● What needs to be done:
Can you copy the lines from the one that contains "The scene here" through the end of the material below, exactly and with nothing else?

● Extracted entries:
[START]
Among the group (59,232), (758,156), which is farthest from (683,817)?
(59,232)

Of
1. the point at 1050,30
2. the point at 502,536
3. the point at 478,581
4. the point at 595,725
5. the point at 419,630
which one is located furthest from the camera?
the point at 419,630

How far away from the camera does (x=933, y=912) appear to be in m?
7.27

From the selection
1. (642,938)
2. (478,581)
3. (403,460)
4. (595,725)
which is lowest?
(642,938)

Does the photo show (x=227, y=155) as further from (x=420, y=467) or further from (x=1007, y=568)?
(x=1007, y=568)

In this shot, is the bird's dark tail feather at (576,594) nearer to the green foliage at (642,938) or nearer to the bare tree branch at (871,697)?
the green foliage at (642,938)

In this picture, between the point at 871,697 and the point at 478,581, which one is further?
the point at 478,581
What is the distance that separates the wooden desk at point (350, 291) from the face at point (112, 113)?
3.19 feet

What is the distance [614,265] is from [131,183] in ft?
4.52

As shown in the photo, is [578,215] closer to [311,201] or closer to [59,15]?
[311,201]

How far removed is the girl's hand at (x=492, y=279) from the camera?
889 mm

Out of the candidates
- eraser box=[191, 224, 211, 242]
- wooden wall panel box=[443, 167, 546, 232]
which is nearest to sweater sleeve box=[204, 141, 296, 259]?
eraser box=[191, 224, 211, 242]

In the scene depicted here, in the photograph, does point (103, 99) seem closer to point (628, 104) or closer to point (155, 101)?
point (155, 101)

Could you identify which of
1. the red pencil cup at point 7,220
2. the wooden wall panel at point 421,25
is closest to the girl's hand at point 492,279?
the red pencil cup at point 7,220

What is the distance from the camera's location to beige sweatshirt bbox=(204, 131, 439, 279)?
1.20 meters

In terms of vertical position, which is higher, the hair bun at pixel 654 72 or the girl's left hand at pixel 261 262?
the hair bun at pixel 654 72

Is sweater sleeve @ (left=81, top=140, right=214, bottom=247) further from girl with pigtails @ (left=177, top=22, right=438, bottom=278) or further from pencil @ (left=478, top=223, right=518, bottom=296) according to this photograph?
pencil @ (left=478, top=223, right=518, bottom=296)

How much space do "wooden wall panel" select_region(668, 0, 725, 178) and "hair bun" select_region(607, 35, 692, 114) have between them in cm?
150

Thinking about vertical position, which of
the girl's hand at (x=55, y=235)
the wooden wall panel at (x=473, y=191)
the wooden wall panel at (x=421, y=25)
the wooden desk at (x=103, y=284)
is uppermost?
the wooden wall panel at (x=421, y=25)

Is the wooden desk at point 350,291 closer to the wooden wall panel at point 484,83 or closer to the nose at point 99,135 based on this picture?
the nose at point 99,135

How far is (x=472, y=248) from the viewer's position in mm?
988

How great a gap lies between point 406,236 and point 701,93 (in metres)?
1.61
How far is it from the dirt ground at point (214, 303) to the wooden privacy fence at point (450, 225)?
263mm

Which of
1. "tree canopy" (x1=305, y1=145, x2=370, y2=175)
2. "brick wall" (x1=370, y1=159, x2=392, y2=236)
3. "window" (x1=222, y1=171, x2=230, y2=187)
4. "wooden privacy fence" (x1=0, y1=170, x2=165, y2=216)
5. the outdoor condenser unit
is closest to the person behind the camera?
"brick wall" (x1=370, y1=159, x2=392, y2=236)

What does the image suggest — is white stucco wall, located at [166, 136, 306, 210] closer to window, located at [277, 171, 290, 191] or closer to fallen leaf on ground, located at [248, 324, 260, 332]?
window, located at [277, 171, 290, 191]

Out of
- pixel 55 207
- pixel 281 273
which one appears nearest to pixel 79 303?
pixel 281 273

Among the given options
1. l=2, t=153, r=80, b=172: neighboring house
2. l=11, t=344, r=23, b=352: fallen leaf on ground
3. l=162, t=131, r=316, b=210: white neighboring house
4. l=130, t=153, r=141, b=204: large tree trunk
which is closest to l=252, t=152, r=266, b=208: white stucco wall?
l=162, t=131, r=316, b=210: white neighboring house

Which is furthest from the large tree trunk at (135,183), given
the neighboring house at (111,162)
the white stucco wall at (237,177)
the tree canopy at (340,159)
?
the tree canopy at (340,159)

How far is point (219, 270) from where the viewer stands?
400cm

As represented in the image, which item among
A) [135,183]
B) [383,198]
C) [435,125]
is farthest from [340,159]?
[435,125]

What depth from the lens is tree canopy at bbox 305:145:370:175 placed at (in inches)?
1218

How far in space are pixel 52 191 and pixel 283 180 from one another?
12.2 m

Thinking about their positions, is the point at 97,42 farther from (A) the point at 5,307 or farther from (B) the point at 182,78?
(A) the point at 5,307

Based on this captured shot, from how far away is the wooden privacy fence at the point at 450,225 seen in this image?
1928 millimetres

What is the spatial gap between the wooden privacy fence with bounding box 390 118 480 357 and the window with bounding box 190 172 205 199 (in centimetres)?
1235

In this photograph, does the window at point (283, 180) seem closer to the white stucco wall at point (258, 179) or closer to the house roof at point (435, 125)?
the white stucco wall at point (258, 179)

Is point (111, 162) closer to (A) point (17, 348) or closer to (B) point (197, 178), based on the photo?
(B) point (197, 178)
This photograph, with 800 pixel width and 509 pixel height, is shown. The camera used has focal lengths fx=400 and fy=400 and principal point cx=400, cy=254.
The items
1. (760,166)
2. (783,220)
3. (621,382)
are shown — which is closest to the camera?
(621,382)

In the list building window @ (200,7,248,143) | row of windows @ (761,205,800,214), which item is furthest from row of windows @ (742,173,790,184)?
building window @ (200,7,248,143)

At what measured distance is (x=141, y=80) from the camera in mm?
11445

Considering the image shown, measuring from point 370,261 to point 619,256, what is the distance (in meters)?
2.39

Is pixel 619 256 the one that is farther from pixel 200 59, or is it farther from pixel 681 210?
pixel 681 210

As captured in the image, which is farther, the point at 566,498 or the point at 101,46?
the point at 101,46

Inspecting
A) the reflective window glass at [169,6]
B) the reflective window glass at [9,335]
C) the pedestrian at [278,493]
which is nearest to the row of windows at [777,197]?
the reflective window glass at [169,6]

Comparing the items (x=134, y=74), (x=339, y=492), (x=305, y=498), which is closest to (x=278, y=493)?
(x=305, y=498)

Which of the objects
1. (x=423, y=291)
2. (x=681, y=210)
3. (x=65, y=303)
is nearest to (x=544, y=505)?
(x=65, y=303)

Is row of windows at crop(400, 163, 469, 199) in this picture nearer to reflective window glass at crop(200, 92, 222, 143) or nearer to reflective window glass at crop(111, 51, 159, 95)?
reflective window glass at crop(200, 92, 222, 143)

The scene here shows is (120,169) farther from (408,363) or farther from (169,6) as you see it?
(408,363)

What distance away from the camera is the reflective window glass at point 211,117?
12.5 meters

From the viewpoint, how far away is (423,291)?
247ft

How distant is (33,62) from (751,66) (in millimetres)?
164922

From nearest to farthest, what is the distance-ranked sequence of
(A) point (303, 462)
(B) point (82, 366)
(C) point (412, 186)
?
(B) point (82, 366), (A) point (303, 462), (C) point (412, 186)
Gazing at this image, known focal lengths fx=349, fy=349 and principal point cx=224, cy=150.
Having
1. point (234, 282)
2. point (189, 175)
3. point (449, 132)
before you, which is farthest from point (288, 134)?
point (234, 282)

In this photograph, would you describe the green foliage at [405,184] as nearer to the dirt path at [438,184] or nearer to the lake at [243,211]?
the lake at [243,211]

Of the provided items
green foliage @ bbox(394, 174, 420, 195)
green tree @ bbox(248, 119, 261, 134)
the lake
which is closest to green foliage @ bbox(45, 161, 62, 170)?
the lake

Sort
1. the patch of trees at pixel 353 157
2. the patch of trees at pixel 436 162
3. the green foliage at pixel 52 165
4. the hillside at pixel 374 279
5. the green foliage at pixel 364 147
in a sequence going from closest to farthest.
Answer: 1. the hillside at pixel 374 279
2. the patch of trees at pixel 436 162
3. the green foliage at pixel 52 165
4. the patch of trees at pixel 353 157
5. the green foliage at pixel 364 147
[END]
● Correct output:
The scene here shows is (120,169) farther from (408,363) or farther from (169,6) as you see it?
(408,363)

What distance away from the camera is the reflective window glass at point 211,117?
12.5 meters

From the viewpoint, how far away is (423,291)?
247ft

How distant is (33,62) from (751,66) (in millimetres)?
164922

From nearest to farthest, what is the distance-ranked sequence of
(A) point (303, 462)
(B) point (82, 366)
(C) point (412, 186)
?
(B) point (82, 366), (A) point (303, 462), (C) point (412, 186)
Gazing at this image, known focal lengths fx=349, fy=349 and principal point cx=224, cy=150.
Having
1. point (234, 282)
2. point (189, 175)
3. point (449, 132)
before you, which is farthest from point (288, 134)?
point (234, 282)

In this photograph, would you describe the green foliage at [405,184] as nearer to the dirt path at [438,184] or nearer to the lake at [243,211]?
the lake at [243,211]

Of the provided items
green foliage @ bbox(394, 174, 420, 195)
green tree @ bbox(248, 119, 261, 134)
the lake
which is closest to green foliage @ bbox(45, 161, 62, 170)?
the lake

Sort
1. the patch of trees at pixel 353 157
2. the patch of trees at pixel 436 162
3. the green foliage at pixel 52 165
4. the hillside at pixel 374 279
5. the green foliage at pixel 364 147
in a sequence going from closest to farthest.
Answer: 1. the hillside at pixel 374 279
2. the patch of trees at pixel 436 162
3. the green foliage at pixel 52 165
4. the patch of trees at pixel 353 157
5. the green foliage at pixel 364 147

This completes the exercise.